> Brief
Your answer should be one number: how many lines below hold the word "this".
___ Information shown
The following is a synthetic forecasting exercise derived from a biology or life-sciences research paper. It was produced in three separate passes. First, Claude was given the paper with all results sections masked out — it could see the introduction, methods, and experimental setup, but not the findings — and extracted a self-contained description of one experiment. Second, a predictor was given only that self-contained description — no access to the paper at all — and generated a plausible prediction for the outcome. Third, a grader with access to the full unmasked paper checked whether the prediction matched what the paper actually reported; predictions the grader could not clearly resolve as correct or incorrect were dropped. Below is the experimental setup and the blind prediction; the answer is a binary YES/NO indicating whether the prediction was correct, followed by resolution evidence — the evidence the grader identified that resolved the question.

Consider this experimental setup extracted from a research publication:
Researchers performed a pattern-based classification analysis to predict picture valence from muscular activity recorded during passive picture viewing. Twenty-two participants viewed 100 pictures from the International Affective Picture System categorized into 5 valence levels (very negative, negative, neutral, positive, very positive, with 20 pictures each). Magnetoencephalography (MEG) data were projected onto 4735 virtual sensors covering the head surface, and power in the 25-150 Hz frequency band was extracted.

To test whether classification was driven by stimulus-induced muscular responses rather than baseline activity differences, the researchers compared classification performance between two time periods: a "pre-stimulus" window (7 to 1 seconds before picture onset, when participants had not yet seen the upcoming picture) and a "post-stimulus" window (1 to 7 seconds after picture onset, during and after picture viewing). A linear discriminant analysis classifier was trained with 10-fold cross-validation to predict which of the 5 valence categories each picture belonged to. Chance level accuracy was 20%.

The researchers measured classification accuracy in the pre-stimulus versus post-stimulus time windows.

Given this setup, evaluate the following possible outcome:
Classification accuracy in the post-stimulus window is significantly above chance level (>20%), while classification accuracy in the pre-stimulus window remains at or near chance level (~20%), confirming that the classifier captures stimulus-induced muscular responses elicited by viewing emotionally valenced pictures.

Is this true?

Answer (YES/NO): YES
______
> Answer to the problem
3